The growth of GOG mechanisms, whereby the price is determined by the interplay of supply and demand, was almost entirely at the expense of oil price escalation (OPE) mechanisms, under which the price is linked to that of a competing fuel, typically dated Brent. The share of OPEs, which are commonest in Aisa-Pacific, fell by around 1 percentage point to 18.5% last year. More LNG imports came under GOG mechanisms last year, in part because the US ramped up its Henry Hub indexed LNG exports and more LNG arrived in northwest Europe.

The share of LNG imports using the GOG mechanism has been growing over the last three years, from 25% in 2016 to 41% in 2019. In 2016-2018 this was solely because of rising spot LNG imports, but last year increased sales to Europe were also a factor.
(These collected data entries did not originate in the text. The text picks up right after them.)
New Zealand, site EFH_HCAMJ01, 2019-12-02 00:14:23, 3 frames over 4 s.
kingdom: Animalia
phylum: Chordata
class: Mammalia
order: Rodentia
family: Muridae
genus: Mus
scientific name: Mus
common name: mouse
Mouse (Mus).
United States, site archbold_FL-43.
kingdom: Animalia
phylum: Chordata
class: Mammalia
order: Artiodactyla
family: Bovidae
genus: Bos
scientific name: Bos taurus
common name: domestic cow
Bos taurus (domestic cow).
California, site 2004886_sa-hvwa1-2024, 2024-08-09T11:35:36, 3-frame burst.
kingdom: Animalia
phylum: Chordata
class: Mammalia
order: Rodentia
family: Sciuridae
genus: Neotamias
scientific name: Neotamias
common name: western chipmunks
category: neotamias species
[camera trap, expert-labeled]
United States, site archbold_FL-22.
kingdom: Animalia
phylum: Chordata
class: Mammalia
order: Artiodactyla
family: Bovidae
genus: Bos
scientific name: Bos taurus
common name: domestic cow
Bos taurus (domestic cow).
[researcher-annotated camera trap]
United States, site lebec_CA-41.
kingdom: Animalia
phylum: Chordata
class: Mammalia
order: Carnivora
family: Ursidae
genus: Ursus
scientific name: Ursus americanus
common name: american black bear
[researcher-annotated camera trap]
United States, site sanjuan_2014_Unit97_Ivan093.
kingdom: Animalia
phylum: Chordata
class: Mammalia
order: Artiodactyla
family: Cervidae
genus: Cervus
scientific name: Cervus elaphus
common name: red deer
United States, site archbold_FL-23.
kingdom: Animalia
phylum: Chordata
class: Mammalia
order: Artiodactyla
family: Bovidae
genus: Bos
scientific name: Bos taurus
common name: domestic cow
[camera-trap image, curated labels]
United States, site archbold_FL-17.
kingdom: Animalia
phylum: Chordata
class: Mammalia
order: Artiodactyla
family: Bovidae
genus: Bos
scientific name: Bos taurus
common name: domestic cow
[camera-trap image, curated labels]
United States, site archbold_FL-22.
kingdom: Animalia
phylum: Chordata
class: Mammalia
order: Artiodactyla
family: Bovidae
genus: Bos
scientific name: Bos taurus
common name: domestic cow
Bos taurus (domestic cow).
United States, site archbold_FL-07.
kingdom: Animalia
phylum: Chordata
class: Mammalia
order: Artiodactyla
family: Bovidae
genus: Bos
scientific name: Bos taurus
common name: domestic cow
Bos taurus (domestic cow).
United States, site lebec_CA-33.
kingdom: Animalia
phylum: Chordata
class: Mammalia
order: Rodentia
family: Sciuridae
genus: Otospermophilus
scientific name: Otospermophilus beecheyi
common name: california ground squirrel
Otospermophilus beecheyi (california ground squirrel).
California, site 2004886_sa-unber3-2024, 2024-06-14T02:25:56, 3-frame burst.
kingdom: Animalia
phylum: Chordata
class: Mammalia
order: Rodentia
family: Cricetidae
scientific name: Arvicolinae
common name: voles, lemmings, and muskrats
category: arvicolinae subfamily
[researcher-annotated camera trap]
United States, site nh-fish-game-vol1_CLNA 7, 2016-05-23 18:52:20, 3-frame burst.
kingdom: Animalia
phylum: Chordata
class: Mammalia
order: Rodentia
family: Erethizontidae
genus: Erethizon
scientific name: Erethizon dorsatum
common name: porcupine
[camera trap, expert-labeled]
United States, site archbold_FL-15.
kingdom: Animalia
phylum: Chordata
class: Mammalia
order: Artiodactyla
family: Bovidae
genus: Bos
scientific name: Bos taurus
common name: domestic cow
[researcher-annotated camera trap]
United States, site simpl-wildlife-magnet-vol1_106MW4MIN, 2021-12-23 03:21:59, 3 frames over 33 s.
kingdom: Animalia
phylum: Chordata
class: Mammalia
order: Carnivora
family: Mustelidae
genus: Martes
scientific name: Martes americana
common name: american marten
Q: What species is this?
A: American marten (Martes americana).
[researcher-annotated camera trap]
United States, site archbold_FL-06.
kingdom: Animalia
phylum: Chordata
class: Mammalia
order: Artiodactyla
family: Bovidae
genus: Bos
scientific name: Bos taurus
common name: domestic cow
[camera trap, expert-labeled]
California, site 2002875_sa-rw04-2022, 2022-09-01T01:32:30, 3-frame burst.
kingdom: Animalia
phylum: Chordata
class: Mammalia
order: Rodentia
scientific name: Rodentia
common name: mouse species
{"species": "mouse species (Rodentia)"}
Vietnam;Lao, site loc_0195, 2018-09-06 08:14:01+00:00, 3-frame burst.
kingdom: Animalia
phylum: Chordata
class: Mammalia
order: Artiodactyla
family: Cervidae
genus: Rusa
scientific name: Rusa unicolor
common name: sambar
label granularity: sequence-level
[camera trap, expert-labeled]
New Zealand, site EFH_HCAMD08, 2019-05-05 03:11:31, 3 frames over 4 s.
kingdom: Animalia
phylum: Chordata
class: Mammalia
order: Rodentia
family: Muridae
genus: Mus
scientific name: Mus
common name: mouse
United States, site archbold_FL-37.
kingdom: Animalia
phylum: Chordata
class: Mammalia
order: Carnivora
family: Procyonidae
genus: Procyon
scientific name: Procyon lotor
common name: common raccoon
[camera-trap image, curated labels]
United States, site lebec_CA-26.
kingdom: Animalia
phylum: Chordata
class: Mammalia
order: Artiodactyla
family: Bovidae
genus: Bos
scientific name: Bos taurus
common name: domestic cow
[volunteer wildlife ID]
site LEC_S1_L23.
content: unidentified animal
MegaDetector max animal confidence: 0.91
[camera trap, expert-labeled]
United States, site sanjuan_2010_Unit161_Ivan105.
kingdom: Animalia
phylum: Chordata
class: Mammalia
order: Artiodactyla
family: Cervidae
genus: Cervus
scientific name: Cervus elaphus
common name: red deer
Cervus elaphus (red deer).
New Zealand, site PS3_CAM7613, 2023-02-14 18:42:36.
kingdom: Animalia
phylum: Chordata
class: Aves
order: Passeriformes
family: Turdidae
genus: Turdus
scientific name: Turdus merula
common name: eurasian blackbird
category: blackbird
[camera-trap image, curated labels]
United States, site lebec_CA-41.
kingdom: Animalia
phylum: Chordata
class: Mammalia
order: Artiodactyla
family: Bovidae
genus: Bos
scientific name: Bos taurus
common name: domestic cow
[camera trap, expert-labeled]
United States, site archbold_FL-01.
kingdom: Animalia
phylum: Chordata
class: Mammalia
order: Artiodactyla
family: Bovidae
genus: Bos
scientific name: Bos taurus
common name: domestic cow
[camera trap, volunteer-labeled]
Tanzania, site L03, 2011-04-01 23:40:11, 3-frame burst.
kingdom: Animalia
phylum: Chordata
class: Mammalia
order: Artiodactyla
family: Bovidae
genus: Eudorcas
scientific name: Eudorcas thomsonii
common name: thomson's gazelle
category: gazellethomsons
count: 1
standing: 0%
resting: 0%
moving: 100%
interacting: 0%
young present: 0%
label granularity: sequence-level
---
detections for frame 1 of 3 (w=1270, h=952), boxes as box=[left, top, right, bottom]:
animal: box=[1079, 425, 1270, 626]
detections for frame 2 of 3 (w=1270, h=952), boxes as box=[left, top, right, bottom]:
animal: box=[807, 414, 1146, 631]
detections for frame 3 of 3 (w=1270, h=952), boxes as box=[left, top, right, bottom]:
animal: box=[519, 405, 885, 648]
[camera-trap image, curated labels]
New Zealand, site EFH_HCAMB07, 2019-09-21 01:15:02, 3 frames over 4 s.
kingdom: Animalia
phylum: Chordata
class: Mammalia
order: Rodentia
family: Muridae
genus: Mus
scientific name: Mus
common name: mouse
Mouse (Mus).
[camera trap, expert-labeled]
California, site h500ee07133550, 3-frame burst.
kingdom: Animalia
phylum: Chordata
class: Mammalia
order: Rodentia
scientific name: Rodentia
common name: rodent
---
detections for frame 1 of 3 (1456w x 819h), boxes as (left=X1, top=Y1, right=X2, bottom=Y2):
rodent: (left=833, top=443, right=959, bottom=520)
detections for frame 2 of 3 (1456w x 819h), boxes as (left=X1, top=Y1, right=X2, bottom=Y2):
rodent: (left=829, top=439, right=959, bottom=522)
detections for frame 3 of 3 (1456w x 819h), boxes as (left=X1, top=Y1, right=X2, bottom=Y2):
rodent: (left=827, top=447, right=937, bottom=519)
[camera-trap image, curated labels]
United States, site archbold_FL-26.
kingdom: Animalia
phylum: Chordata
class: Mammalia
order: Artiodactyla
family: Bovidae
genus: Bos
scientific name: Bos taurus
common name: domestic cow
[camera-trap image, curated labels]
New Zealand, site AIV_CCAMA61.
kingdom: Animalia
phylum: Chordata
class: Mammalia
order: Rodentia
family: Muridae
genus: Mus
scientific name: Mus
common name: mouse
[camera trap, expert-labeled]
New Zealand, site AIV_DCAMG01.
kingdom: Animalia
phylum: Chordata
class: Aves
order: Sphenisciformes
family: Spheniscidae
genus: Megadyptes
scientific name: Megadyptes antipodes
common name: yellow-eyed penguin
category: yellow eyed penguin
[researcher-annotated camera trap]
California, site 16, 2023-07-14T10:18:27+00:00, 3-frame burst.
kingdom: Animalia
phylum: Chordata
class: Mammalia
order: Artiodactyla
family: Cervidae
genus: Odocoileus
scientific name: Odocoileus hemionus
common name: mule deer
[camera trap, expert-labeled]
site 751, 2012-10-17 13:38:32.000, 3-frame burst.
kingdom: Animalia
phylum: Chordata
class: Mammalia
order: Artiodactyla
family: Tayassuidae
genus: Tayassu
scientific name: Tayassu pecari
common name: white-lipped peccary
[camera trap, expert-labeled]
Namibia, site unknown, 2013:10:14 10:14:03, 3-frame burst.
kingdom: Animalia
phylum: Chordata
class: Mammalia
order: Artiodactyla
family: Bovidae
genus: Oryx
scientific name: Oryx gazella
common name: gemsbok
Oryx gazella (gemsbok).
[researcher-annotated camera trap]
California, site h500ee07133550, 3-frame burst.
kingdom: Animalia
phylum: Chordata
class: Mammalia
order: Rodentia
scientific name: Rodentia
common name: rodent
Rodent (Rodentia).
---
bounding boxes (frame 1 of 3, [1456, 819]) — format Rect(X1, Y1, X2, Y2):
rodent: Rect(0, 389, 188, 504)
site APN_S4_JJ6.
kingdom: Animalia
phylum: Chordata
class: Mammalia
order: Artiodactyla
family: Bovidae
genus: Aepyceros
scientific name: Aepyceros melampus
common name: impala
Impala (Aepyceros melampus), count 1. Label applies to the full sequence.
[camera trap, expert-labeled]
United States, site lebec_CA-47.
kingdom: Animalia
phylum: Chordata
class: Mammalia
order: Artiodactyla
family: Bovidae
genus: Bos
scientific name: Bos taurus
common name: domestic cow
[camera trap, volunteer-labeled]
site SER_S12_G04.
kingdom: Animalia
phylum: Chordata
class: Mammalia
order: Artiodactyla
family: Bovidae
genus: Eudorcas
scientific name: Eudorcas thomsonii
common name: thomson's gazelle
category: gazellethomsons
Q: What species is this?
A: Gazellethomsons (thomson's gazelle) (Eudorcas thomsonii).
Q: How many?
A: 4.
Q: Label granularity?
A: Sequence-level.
Spot LNG sales are heavily concentrated in Asian markets, with China representing the largest spot LNG market last year, followed closely by Japan, with India in third place. Combined, the eight biggest markets – which also include Spain, South Korea, Italy, France and Turkey – made up 83% of all spot LNG cargoes last year. Spot cargoes accounted for 31.3% of total LNG imports while 60% of all GOG traded volumes were in the UK, Belgium and the Netherlands.

Source: IGU

Last year's rising global gas supply triggered a sharp drop in spot prices, according to the IGU's report. The only other year to record a lower global average was 2016. Europe drove the price decline, while Asia (China and the Indian sub-continent) and Asia-Pacific (wider Asian region) had relatively stable prices. Prices in these three regions had previously moved together since 2015, and prices in Europe and Asia Pacific since 2005.

Source: IGU

The IGU noted that gas prices still varied greatly in the countries surveyed, but have generally been converging since 2005 apart from a brief divergence in 2018.